Exercise
Rewrite the records from the line with "Looking at the" through the end of the records as a two-column CSV with columns "prompt" and "answer". Give one row per record, putting each field in quotation marks and replacing any line breaks with spaces.

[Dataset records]
·····

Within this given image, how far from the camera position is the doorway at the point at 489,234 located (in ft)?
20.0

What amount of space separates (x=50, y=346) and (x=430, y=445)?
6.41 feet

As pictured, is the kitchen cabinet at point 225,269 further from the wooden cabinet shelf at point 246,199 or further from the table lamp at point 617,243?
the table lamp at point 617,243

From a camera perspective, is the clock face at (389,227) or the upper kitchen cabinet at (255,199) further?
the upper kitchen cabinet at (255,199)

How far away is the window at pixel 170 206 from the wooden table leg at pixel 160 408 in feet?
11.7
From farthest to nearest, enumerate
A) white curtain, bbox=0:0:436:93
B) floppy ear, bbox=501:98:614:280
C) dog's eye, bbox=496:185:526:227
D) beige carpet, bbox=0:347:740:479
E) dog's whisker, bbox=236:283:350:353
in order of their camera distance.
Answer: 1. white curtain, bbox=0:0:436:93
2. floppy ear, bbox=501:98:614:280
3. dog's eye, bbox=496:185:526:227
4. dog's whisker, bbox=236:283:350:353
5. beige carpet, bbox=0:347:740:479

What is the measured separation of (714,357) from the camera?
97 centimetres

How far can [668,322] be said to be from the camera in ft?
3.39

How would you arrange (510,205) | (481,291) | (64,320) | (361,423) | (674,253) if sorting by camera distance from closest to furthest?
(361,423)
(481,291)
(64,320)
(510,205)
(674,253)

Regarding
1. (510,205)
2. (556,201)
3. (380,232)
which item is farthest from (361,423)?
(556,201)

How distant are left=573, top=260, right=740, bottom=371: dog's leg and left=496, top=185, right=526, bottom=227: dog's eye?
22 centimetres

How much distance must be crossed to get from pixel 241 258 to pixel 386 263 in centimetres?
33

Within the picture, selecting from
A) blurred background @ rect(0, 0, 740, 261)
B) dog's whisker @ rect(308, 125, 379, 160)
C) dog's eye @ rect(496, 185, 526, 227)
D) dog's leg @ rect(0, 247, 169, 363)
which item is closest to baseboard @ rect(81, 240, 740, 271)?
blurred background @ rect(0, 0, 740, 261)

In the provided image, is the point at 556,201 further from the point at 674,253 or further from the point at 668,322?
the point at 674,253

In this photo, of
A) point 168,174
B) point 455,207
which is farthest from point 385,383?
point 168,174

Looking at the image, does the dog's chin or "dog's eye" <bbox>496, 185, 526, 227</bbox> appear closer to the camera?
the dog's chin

·····

The answer
prompt,answer
"Looking at the image, does the dog's chin or ""dog's eye"" <bbox>496, 185, 526, 227</bbox> appear closer to the camera?","the dog's chin"